Finished that yesterday, Saturday late afternoon, then started a book called The Apothecary's House (Adrian Mathews) - fine, about art stolen by the Nazis, but it was sloooooow going, so I gave it up, since I started it around 11 p.m. (stayed in last night, long story), and wanted something fast and easy.

So then I flew through another book with NO twist (although, again, when it's that obvious, is it even meant to be a twist?) and a really abrupt and in this case very unsatisfying ending, The Poison Diaries by Maryrose Wood (and inspired by, or something, the work of the Duchess of Northumberland). It's a slim YA book about a girl in eighteenth century England whose father is an herbalist who keeps a locked garden of poisonous plants and about a mysterious young man (heh, I feel cheesy just writing that, but there's no other way) - who's also hot, obviously - who comes to live with them. The main character, even the two main characters, are appealing, and there's so much room in the plot to really explore, but virtually nothing happens and what does happen is incredibly obvious.

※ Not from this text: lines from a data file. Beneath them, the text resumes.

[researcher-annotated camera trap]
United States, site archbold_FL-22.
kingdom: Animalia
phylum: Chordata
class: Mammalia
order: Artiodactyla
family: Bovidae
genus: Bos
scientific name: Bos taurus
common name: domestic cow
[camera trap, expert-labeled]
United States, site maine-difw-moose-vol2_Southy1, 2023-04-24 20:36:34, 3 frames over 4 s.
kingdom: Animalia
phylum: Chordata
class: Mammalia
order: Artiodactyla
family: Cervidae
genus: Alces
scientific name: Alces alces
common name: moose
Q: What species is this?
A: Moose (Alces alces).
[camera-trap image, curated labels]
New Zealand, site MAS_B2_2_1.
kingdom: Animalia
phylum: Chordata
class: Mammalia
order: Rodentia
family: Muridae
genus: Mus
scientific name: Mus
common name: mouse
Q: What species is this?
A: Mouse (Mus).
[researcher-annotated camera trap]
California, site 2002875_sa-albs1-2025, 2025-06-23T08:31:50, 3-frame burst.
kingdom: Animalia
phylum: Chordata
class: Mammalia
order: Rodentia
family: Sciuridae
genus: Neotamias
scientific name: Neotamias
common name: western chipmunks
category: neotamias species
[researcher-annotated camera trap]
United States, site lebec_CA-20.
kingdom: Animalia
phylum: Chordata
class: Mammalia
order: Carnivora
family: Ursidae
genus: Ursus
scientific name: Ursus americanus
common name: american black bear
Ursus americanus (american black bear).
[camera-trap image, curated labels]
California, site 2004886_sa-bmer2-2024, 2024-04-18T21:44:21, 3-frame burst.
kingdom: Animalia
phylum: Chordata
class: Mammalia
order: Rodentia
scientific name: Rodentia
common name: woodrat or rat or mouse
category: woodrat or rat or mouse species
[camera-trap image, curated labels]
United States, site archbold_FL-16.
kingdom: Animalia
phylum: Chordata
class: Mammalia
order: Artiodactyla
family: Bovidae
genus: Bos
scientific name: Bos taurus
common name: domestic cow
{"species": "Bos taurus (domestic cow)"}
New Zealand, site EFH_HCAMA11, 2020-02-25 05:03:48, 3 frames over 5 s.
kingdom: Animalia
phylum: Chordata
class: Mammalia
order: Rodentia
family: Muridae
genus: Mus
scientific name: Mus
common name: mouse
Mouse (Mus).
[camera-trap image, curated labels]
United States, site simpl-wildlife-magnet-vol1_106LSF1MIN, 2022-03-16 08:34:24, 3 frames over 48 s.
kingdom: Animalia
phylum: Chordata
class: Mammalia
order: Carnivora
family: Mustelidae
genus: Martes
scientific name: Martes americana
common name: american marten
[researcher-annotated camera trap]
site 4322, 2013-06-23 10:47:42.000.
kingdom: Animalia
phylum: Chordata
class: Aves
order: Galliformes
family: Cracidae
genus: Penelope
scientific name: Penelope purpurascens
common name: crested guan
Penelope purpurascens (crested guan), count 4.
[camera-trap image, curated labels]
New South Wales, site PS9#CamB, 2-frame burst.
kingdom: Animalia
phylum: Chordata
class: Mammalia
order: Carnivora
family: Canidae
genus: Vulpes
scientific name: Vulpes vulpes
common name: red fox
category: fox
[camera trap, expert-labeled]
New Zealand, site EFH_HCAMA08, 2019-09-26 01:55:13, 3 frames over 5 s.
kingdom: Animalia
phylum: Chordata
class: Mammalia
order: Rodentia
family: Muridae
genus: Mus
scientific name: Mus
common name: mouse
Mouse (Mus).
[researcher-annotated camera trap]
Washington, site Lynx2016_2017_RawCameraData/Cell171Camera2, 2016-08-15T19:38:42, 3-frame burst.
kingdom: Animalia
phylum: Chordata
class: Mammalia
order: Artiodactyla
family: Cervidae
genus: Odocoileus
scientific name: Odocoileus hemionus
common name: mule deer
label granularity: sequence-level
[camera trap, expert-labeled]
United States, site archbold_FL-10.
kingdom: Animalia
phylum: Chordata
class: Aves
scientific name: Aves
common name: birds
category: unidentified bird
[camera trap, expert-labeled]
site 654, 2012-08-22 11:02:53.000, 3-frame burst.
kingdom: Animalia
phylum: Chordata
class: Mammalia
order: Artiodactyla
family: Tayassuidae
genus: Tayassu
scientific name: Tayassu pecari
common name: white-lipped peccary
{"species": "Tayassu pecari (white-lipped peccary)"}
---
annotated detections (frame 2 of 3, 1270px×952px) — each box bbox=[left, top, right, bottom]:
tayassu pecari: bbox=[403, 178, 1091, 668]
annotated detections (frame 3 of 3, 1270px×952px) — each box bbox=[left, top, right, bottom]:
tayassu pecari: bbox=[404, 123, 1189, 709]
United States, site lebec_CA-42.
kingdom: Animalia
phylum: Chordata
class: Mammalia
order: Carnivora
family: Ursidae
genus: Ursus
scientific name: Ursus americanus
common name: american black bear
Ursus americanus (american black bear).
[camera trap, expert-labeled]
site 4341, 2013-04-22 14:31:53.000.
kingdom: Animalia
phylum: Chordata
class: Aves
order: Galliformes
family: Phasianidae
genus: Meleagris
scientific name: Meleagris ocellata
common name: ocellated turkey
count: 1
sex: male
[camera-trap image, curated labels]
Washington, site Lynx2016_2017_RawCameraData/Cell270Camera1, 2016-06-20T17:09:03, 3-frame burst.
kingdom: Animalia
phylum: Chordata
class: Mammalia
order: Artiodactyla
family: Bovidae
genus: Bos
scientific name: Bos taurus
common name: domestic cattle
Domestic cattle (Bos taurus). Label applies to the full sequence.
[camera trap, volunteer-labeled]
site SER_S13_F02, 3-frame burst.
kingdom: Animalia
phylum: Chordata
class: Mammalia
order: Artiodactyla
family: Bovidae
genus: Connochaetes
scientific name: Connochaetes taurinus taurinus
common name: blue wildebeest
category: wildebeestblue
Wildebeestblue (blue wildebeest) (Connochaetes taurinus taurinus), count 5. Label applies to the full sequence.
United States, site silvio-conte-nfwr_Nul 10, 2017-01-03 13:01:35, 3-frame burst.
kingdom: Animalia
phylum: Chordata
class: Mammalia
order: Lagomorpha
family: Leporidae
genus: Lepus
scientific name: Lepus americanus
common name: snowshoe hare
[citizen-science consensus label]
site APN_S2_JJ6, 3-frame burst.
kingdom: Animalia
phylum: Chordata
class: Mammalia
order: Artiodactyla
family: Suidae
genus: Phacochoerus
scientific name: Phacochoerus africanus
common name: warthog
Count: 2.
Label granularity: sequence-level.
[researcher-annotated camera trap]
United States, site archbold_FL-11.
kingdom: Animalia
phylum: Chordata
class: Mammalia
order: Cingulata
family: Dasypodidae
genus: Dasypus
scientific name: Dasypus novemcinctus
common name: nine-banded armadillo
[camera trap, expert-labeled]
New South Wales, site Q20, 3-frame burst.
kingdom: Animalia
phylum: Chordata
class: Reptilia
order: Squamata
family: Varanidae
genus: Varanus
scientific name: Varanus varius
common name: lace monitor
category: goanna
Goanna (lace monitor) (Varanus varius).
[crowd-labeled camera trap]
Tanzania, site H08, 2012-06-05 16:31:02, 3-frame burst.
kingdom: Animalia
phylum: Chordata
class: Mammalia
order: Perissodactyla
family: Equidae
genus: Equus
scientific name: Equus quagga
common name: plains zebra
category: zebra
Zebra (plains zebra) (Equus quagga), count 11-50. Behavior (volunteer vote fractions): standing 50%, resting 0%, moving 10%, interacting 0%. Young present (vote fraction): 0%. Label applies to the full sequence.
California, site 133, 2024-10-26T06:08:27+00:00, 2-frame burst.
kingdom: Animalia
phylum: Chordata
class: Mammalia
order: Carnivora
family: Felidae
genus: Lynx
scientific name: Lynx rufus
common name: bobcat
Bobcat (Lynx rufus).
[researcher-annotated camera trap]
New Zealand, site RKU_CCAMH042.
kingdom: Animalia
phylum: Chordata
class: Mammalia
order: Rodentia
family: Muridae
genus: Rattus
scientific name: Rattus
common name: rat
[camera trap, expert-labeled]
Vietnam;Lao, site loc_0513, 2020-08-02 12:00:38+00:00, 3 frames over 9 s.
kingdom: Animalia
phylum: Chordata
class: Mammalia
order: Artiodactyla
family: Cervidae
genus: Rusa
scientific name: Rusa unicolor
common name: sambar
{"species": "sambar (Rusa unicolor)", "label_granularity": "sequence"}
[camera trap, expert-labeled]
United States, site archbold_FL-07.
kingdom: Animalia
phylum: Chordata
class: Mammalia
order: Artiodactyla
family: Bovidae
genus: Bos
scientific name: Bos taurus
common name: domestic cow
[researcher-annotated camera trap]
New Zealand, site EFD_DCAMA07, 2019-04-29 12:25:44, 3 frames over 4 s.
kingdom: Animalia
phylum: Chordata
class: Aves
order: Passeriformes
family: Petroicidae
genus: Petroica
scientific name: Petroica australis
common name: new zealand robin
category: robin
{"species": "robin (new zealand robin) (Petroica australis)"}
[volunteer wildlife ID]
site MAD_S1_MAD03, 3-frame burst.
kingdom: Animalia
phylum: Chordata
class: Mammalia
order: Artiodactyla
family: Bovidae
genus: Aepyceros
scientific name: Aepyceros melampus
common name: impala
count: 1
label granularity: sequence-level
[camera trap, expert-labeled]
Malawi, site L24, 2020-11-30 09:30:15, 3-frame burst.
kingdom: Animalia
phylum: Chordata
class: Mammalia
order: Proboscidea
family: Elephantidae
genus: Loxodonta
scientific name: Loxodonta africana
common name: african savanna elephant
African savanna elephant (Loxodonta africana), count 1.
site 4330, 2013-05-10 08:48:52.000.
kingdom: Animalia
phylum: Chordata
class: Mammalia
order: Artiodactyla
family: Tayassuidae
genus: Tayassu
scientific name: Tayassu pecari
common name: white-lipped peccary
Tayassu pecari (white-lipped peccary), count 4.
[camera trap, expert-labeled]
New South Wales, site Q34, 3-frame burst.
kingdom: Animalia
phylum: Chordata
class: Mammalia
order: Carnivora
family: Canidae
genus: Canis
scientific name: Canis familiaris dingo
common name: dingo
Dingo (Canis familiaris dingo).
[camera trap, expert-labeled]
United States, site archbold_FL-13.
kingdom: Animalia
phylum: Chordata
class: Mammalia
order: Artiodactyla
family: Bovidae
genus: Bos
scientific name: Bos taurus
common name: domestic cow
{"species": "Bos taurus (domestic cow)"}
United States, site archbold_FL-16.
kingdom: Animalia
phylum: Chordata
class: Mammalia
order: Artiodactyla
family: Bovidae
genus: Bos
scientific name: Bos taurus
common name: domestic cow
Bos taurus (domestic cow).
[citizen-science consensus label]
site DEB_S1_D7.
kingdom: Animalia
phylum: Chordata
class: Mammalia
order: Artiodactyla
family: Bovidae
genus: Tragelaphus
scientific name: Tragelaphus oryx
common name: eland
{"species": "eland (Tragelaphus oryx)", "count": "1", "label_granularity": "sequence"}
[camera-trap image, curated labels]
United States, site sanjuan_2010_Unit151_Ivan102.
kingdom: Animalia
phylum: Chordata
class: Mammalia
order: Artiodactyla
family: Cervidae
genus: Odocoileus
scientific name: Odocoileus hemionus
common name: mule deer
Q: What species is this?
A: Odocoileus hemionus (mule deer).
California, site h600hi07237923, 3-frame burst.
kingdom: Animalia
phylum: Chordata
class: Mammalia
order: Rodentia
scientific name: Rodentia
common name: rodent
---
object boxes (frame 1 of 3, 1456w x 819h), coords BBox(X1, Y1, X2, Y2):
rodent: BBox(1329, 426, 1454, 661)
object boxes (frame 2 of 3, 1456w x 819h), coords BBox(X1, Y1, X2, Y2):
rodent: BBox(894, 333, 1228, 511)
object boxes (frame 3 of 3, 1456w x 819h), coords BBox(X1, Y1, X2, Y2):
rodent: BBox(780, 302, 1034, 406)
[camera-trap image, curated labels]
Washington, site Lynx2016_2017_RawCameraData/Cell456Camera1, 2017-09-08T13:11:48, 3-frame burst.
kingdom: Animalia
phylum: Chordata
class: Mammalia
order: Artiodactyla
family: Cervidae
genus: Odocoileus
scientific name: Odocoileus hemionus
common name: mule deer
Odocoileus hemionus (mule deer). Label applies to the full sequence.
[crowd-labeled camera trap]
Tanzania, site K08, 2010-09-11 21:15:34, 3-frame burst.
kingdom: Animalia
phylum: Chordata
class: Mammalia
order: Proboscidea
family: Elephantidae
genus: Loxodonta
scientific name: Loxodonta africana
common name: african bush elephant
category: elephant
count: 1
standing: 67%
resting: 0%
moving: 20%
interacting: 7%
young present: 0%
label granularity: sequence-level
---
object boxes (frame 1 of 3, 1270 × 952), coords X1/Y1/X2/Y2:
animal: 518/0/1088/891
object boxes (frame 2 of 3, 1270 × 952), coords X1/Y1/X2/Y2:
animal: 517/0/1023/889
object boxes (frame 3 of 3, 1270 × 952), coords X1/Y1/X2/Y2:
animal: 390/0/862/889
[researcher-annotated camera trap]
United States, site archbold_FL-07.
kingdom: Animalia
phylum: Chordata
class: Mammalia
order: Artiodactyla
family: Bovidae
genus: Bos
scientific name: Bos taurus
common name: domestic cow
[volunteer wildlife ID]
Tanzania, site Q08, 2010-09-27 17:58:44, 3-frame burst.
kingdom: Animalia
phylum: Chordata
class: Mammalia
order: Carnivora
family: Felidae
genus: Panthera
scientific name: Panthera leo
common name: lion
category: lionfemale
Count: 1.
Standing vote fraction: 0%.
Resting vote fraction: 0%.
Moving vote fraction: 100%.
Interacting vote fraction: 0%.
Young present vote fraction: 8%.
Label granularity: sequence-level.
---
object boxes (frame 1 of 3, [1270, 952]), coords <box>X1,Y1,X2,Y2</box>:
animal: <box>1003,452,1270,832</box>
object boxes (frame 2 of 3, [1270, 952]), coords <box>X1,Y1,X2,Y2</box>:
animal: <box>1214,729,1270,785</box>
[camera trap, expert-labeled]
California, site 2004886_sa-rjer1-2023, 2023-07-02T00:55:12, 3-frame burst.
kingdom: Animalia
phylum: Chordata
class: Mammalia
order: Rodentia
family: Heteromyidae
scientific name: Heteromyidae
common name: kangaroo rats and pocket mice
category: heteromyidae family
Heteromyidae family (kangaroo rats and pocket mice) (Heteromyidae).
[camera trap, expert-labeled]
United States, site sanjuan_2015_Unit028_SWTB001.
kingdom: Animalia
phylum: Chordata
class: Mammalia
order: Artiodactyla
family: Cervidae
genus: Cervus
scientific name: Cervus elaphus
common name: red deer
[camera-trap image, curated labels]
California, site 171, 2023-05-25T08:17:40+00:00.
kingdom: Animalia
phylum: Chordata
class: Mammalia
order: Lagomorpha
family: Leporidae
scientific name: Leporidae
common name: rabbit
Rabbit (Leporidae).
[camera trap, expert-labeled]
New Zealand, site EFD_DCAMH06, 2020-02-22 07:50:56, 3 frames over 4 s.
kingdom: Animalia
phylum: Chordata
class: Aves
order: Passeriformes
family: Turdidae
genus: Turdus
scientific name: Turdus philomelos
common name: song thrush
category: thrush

And, maybe this is a YA thing, but much like when I watch The Vampire Diaries or Pretty Little Liars on TV, I just want to scream/scold "you stupid adolescent idiot - just TALK to him/her/them and you'll get this all figured out a million times sooner than if you run around trying to do everything on your own and secretly." I guess wisdom comes with age.

Then the end is just like "okay, and now we're done. The end." Dunno. Found myself wishing a better author had taken the same story and made an adult novel out of it.

So then it was 1:30 a.m. (I read it in under 90 minutes), and I had napped from 5:30-7 p.m., so I was awake, so I sped through Lauren Willig's The Mischief of the Mistletoe, which is just such a sweet, adorable little thing (well, almost 400 pages, so maybe not that little...but they are small pages), and then I was happy again, so I went to bed. 

N.B. - looked up The Poison Diaries to the author, and it looks like it's the first in a series. So that may account for the abrupt ending.